SpeechToTextSamples Save

Sample code showing how to use the Azure Speech to Text service from Python 🗣

Project README

Speech To Text Samples

This repo contains a number of code samples showing how to use the Azure Speech to Text service from Python. This service is part of a suite of pre-built AI services you can use to add intelligence to your apps in only a few lines of code. These services are known as Azure Cognitive Services.

Cognitive services logo

To use these samples, you will need an Azure subscription, and an Azure Speech to Text resource.

Create an Azure subscription

To use Azure services you will need an Azure subscription. If you don't have a subscription you can sign up for free.

If you are a student aged 18 and up and have an email address from an academic institution, you can sign up for the free Azure for Students offer at azure.microsoft.com/free/students without a credit card. At the time of writing this gives you $100 of credit to use over 12 months, as well as free tiers of a number of services for that 12 months. At the end of the 12 months, if you are still a student you can renew and get another $100 in credit and 12 months of free services.
If you are not a student, you can sign up at azure.microsoft.com/free.
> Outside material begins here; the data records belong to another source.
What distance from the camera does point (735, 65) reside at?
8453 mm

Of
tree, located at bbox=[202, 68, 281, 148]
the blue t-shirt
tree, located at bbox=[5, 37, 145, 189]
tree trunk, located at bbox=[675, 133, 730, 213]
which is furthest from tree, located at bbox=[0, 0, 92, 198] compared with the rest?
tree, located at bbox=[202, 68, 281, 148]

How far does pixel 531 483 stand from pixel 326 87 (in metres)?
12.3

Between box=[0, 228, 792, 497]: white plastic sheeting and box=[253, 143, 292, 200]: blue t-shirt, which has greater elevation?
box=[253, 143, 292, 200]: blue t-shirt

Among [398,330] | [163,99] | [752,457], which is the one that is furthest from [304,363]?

You will need a credit card for verification purposes only, you will not be billed unless you decide to upgrade your account to a paid offering. At the time of writing the free account will give you US$200 of free credit to spend on what you like in the first 30 days, 12 months of free services, plus a load of services that have tiers that are always free.

Create the Speech to Text resource

To use the Azure Speech to Text service, you will need to create a resource in your Azure subscription.

The speech to text service has a number of tiers, providing different pricing, with a generous free tier. At the time of writing you can get 5 hours of audio converted from speech to text a month for free. You can only create one free tier per service per subscription.

You can find the latest pricing details on the Speech to Text pricing page.

You can create this resource from the Azure Portal or the Azure CLI.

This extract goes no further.